TEXT SHOWN:
Kg's a good defensive player. But when he defends Dirk, he looks like Shawn Bradley. So what's the use of all that defensive ability if you can't stop who your guarding? Or at least contain him?

Yes he may grab rebounds better than Dirk, but he can't score like Dirk. I recall last year's playoffs when the Mavs only grabbed a couple rebounds throughout a whole game. Dirk had no rebounds I think. The next game, he told himself and the media that that wasn't going to happen again. Then next game, double digit rebounds. 

Garnett couldn't put up at least 30 in a playoff game if he tried his hardest. It'll be hard now this season, now that the T-Wolves have Cassell, Spree, and Wally all chucking up shots to better their own personal stats.


----------



## TDaddy25 (Aug 25, 2003)

> Originally posted by <b>Stinger</b>!
> 
> 
> :yes: :yes: :yes:
> ...



KG had better numbers last playoffs than Dirk
KG- 27,15,5
Dirk- 25,11,3

and your happy dirk had double digit rebounds, he is 7 foot!!! 4 less a game than Garnett in the playoff, and shaq went against the most dominating player of this time and one of the most ever, SHAQ. KG never has went through a game with NO REBOUNDS.


----------



## Dragnsmke1 (Jul 29, 2002)

> Originally posted by <b>TDaddy25</b>!
> 
> 
> 
> ...


And thats with Dirk sharing the ball with 3 other all-stars. Finley Nash,and NVE. Wow Dirk is good!!!


----------



## Stinger (Jun 10, 2003)

DATA SECTION:
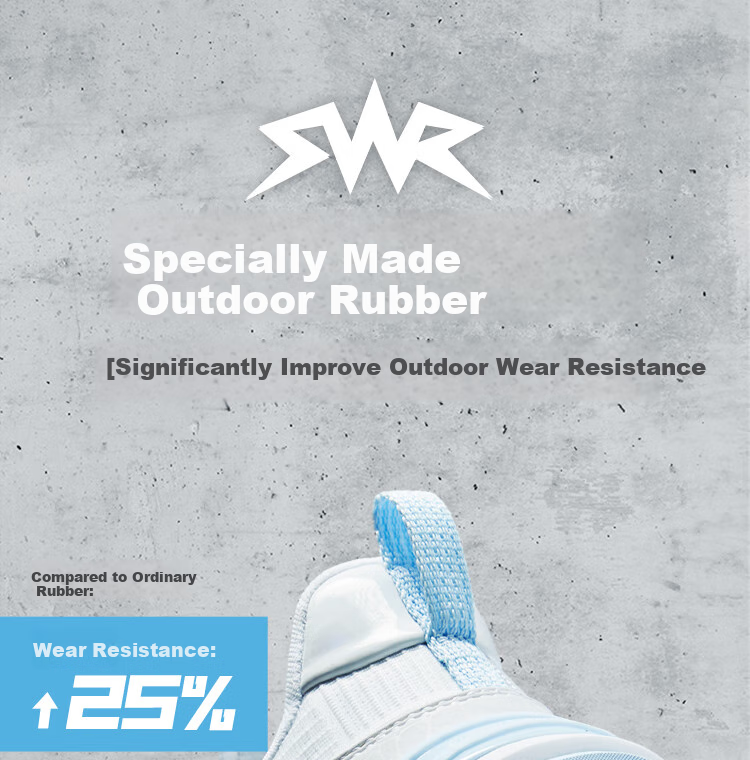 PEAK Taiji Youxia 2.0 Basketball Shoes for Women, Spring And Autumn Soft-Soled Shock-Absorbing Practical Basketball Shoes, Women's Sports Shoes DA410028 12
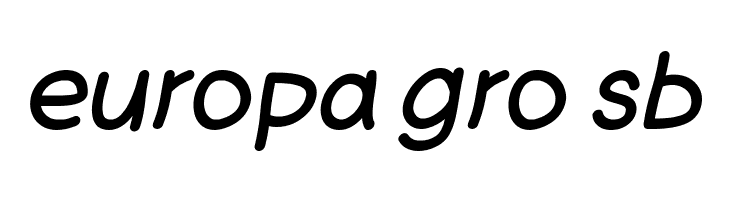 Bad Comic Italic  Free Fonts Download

APPLY WHAT YOU READ:
1 > In the basketball forum thread, which player does the first post say KG looks like when he defends Dirk?
2 > List every forum username that appears in the basketball thread.
3 > Write the next part of the basketball forum thread, picking up after its last line.
The data after the basketball thread is separate material.

ANSWERS BY ITEM:
1 > Shawn Bradley.

2 > Stinger, TDaddy25, Dragnsmke1

3 >
> Originally posted by <b>TDaddy25</b>!
> 
> 
> 
> ...


Height isn't the biggest factor in rebounding. Ala Dennis Rodman and Big Ben Wallace. 

T-Wolves didn't have anyone else who could score last playoffs. Garnett was the go to guy and he only averaged 2 more points than Dirk. KG has good offensive talent, it's just that Dirk is on a whole different level. A level KG can't contain. 





> shaq went against the most dominating player of this time and one of the most ever, SHAQ.


I don't understand that sentence.


----------



## texan (Jul 10, 2003)

that is crazy putting the spurs as the 5th best team in the west. they dont have the big name palyers like all the other teams do but this year their players like parker and ginobili will start to become the new big name guys taking the place of the sprees and cassells. also duncan makes every player he plays with like 18 times better. in minny nesterovic had NO help in the post cuz kg played outside most of the time. he will flourish with duncan. also he is a much better offensive player than drob las yr. plus we added hedo and mercer for danny ferry who jus sat at the end of our bench las yr. anthony carter will make up for what we lost in speedy claxton and stehphen jackson only looked good cuz he was the number 2 scoring option and was told to shoot. he turned the ball over so many times im glad hes gone. the spurs should be at least 3 if not 2nd.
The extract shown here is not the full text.